Existem os que, no embalo de um certo ufanismo da propaganda governamental na TV, vêem nos negócios e na parceria com o "gigante" asiático a salvação da lavoura. No pólo contrário, há os céticos, sinceros ou interessados, para os quais a caravana brasileira não passa de uma fuga, uma tentativa de exaltar por intermédio da política externa êxitos que andam em falta dentro do país.
As duas reações exploram um diagnóstico que tanto Lula quanto seu antecessor já fizeram dos brasileiros: para o presidente, somos um povo com baixa auto-estima; para FHC, somos caipiras. (Curioso é que, às vezes, Lula mostra pouca auto-estima, como na reação desmedida à matéria ridícula do jornalista do "NYT", enquanto FHC, provincianamente, olha o próprio umbigo quando solta ironias sobre um suposto excesso de ousadia na diplomacia atual.)
Do lado dos céticos, predominam dúvidas em relação à influência possível do Brasil no mundo. O país só responde por 1% das exportações mundiais, perdeu há algum tempo o posto de 10ª economia e não é uma potência militar. Não dispõe, portanto, de recursos de poder para liderar nenhuma articulação internacional e está fadado a levar em algum momento uma rasteira dos chineses.
Já os eufóricos se apegam à expectativa de uma força exterior que nos tire do atraso ou nos venda barato a fórmula do progresso, com a China tomando o lugar que alguma vez já foi da Europa, dos EUA ou dos investimentos estrangeiros em geral.

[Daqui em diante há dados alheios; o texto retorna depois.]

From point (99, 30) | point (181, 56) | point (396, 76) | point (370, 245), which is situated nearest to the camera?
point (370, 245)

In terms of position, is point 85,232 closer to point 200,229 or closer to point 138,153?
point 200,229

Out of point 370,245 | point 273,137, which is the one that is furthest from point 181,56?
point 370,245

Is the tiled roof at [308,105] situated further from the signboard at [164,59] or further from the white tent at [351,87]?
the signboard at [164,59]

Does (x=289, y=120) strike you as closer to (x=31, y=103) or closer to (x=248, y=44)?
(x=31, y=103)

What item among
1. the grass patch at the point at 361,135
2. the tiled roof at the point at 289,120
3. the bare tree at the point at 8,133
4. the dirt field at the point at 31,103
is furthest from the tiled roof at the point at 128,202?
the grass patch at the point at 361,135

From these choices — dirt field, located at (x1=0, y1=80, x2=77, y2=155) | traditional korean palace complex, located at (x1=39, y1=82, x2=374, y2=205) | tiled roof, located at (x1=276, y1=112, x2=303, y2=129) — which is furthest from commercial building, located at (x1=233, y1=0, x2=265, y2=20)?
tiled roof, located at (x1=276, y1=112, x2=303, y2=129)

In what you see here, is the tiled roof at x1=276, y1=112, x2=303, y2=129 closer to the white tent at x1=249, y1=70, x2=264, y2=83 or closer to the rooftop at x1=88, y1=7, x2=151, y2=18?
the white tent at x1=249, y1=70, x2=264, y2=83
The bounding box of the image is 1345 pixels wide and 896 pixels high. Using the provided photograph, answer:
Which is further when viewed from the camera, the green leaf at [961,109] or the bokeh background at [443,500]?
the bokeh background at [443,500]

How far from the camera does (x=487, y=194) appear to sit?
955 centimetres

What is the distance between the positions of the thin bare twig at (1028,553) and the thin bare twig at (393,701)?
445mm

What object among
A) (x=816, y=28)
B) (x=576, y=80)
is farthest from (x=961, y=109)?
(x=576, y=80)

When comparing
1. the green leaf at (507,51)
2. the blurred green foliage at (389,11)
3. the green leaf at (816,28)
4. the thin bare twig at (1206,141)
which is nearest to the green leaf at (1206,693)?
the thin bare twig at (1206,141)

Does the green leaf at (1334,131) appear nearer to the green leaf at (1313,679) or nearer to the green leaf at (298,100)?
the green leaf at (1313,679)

Oscilar entre esses dois estados de espírito tem sido uma forma bem brasileira de não sair do conformismo. Mas, nesse caso, não tem jeito: a longo prazo, a política externa e a interna só dão certo quando se complementam e se combinam. Se o país quiser ver resultados duradouros da expedição ao Oriente, terá de apostar mais alto também aqui dentro.